* _WORK TO BE COMPLETED_: Give back every one of the records below with no change to any character.

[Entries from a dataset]
-- START --

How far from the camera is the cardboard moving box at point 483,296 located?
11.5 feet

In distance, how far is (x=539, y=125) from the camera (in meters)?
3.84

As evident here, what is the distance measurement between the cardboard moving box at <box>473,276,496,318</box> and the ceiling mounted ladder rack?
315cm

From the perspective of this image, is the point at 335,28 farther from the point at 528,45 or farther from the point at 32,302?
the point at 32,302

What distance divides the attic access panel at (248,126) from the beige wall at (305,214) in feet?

-- END --

* _RESULT OF THIS EXERCISE_:
How far from the camera is the cardboard moving box at point 483,296 located?
11.5 feet

In distance, how far is (x=539, y=125) from the camera (in meters)?
3.84

As evident here, what is the distance measurement between the cardboard moving box at <box>473,276,496,318</box> and the ceiling mounted ladder rack?
315cm

From the perspective of this image, is the point at 335,28 farther from the point at 528,45 or farther from the point at 32,302?
the point at 32,302

What distance divides the attic access panel at (248,126) from the beige wall at (305,214) in feet?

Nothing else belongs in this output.